Quote the items below word for word, starting at the line that contains "From these candidates" and continuing through the last line of the items, with both ends included.

Rows from a dataset →
# # # #

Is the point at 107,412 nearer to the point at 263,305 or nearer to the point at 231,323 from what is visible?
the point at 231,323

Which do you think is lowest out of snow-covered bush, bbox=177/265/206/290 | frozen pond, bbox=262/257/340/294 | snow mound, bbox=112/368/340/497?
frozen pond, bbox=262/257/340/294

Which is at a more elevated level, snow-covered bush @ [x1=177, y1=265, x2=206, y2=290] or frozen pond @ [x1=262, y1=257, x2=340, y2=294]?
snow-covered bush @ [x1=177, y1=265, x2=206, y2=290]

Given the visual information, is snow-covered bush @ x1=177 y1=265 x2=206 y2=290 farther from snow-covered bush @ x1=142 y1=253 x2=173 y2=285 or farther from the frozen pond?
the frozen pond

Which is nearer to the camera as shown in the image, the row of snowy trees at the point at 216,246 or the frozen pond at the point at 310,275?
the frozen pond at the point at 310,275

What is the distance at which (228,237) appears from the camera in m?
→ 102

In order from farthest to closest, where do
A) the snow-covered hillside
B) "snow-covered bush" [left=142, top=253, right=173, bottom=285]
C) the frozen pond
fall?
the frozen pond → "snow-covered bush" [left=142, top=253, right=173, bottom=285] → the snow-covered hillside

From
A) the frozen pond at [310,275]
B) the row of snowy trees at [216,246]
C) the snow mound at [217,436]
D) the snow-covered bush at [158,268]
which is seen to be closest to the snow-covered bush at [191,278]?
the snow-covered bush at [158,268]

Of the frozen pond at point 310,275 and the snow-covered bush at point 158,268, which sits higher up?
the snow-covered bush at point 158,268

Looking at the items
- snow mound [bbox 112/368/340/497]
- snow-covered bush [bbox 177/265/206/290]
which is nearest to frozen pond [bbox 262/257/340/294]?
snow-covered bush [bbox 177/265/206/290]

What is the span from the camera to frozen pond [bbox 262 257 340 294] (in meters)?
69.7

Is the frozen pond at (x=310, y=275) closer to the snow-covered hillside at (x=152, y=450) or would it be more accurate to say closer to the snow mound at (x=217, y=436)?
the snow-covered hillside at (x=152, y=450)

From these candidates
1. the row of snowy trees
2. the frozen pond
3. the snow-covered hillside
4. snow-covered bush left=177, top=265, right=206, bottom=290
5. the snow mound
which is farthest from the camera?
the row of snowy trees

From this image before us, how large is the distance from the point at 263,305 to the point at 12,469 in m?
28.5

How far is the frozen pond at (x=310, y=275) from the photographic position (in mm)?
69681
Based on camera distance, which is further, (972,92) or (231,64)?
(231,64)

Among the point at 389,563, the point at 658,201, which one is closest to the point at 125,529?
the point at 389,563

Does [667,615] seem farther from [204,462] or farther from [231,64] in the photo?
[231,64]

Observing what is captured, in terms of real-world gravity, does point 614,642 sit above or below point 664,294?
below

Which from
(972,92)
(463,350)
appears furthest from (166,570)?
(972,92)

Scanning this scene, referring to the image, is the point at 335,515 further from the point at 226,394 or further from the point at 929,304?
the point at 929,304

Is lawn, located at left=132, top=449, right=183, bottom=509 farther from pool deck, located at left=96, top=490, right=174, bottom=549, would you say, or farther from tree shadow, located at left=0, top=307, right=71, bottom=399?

# # # #

Solved problem →
From these candidates
1. the row of snowy trees
2. the frozen pond
3. the snow-covered hillside
4. snow-covered bush left=177, top=265, right=206, bottom=290
5. the snow mound
which is farthest from the camera?
the row of snowy trees

From this image before us, how large is the distance from the point at 263,305 to the point at 12,469 in m?
28.5

How far is the frozen pond at (x=310, y=275) from the photographic position (in mm)?
69681
Based on camera distance, which is further, (972,92) or (231,64)?
(231,64)

Among the point at 389,563, the point at 658,201, which one is closest to the point at 125,529?
the point at 389,563

Does [667,615] seem farther from [204,462] or farther from [231,64] in the photo?
[231,64]

Observing what is captured, in terms of real-world gravity, does point 614,642 sit above or below point 664,294?
below

Which from
(972,92)
(463,350)
appears furthest from (166,570)?
(972,92)

Scanning this scene, referring to the image, is the point at 335,515 further from the point at 226,394 or further from the point at 929,304?
the point at 929,304

Is lawn, located at left=132, top=449, right=183, bottom=509 farther from pool deck, located at left=96, top=490, right=174, bottom=549, would you say, or farther from tree shadow, located at left=0, top=307, right=71, bottom=399?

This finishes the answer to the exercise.